··· ПОКАЗАННЫЙ ОТРЫВОК

Комментарий | 0

Русская философия. Совершенное мышление 118

 

«Записки из подполья» – выплеснутое раздражение Ф.М.Достоевского тем, что каким-то странным и непонятным образом очевидное, явное и недвусмысленное для него самого содержание его прозы ...исчезает по дороге к читателю, вернее, трансформируется до неузнаваемости.

И, вместо ясности, перед читателем разворачивается удручающая и пугающая картина человека извращённого, предельно обособленного, почти сумасшедшего, человека «не как все».

Складывается впечатление, что практически любой написанный Достоевским текст и был, и будет воспринят читающей публикой,«как ей надо», «как ей удобно», как ей хотелось бы», но точно не так, как он им написан.

Он трудится над собой, трудно, тяжело, постоянно, внимательно, почти маниакально, он именно нудит себя, стремится жить всей своей личностью, а не её фрагментами, каким бы хорошими или плохими они ни были, – и на чердаке, и в остроге, и в подвале, и у постели умирающей жены.

Ф.М.Достоевский рассказывает людям о себе, описывает свой действительный, а не литературный, труд и жизненный опыт как стремление к совершенству по древнему завету: «будьте совершенны». Однако,читатель видит – мерзость, дикость, извращение, разврат, и даже «визг» (Горький) маргинала, одиночки; критика раздувает это восприятие до вселенских масштабов, используя страх читателя в своих вполне прозаических идеологических интересах.

Автор «Записок» так заканчивает свою повесть:

«...а главное, все это произведет пренеприятное впечатление, потому что  м ы  в с е отвыкли от жизни,  в с е  хромаем,  в с я к и й  более или менее. Даже до того отвыкли, что чувствуем подчас к  н а с т о я щ е й  «ж и в о й   ж и з н и» какое-то омерзение, а потому и терпеть не можем, когда нам напоминают про нее. Ведь  м ы  до того дошли, что настоящую «живую жизнь» чуть не считаем за труд, почти что за службу, и  в с е  м ы  про себя согласны, что по книжке лучше».

Ф.М.Достоевский прямо обращает внимание читателя на то, что  с а м  о н  полагает «настоящей «живой жизнью» именно жизнь человека из подполья «со всеми его почесываниями»! а не жизнь всех «развитых людей 19-го столетия», которые как раз чесаться-то и не хотят.

«Ну, попробуйте, ну, дайте нам, например, побольше самостоятельности, развяжите любому из нас руки, расширьте круг деятельности, ослабьте опеку, и мы... да уверяю же вас: мы тотчас же попросимся опять обратно в опеку. Знаю, что вы, может быть, на меня за это рассердитесь, закричите, ногами затопаете: «Говорите, дескать, про себя одного и про ваши мизеры в подполье, а не смейте говорить: «все мы»«.

······

**ПИСЬМЕННОЕ ЗАДАНИЕ A:** Изложи суть отрывка о «Записках из подполья» в двух предложениях.
Строки ниже никак не связаны с отрывком.

··· СПИСОК СТРОК

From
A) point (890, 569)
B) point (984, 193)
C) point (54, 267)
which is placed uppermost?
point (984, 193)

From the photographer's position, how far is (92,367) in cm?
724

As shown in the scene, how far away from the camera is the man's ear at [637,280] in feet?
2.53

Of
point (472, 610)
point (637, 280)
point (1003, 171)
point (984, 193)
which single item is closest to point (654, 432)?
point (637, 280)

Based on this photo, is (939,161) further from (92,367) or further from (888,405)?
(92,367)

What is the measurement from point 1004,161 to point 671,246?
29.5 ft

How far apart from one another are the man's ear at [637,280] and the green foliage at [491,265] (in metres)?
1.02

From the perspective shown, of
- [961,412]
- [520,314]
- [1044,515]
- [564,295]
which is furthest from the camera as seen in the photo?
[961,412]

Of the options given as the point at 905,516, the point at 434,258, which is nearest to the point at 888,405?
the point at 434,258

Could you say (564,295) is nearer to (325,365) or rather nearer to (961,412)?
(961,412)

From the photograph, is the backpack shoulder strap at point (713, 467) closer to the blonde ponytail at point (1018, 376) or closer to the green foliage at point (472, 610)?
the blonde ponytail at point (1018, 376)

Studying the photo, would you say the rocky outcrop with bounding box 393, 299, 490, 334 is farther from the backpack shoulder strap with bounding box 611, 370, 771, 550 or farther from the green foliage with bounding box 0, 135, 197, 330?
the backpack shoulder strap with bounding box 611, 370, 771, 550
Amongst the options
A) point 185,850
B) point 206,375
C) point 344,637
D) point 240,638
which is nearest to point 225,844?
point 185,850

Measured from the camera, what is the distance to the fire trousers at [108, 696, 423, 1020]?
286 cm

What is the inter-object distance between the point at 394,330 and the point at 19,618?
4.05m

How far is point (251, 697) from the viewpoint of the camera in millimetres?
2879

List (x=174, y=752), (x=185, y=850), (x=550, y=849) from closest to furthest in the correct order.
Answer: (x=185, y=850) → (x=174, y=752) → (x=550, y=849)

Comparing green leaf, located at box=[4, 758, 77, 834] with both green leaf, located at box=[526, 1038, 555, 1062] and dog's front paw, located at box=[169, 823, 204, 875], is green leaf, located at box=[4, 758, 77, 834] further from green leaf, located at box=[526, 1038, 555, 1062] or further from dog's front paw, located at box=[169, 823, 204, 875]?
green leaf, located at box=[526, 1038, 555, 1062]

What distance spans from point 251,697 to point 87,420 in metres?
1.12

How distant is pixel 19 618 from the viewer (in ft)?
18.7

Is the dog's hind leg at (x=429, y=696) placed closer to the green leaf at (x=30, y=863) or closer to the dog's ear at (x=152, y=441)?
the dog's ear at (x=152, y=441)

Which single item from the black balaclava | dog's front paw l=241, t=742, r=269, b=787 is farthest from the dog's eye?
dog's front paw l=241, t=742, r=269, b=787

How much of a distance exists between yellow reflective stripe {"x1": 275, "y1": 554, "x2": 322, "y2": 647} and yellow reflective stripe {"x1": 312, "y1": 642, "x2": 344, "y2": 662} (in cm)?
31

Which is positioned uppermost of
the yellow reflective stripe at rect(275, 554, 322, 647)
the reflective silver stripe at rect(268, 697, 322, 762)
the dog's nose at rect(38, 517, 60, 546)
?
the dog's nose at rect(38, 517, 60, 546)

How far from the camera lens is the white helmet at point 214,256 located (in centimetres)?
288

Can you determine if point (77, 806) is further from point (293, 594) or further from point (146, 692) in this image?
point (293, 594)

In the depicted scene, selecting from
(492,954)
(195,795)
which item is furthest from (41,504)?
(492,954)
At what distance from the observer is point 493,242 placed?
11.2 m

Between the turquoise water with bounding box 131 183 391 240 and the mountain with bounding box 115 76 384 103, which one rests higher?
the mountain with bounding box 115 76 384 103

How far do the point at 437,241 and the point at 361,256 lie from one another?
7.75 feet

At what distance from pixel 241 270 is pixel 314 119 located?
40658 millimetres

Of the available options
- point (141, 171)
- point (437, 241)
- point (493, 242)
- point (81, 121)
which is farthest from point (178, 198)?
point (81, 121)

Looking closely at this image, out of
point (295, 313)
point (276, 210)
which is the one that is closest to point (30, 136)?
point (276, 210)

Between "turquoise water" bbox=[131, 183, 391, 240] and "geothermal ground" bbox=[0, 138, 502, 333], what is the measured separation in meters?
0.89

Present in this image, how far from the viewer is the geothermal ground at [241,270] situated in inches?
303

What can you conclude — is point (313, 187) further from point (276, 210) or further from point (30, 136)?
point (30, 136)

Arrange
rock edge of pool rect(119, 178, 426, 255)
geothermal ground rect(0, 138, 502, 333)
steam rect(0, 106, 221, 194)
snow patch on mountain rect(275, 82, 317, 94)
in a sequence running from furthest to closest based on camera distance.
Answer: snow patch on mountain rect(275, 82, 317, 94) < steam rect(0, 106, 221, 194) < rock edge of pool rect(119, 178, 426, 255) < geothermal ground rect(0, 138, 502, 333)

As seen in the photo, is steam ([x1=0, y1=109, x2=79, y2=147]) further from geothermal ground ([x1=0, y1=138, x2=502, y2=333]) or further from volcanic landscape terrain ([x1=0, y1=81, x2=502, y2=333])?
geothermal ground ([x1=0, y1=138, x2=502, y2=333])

······

**ПИСЬМЕННОЕ ЗАДАНИЕ B:** Перепиши в виде таблицы Markdown со столбцами «№» и «Строка» строки, идущие после отрывка, от строки с «Measured from the» до строки с «Answer: (x=185, y=850)» включительно. Пустые строки пропусти.

**ГОТОВЫЙ ОТВЕТ A:** Ясный для Достоевского смысл «Записок из подполья» искажается по дороге к читателю, который видит в герое извращённого, обособленного, почти сумасшедшего человека. Сам Достоевский рассказывает о своём труде и стремлении к совершенству и прямо указывает, что настоящей «живой жизнью» считает жизнь человека из подполья, а не жизнь «развитых людей 19-го столетия».

**ГОТОВЫЙ ОТВЕТ B:**
| № | Строка |
|---|---|
| 1 | Measured from the camera, what is the distance to the fire trousers at [108, 696, 423, 1020]? |
| 2 | 286 cm |
| 3 | What is the inter-object distance between the point at 394,330 and the point at 19,618? |
| 4 | 4.05m |
| 5 | How far is point (251, 697) from the viewpoint of the camera in millimetres? |
| 6 | 2879 |
| 7 | List (x=174, y=752), (x=185, y=850), (x=550, y=849) from closest to furthest in the correct order. |
| 8 | Answer: (x=185, y=850) → (x=174, y=752) → (x=550, y=849) |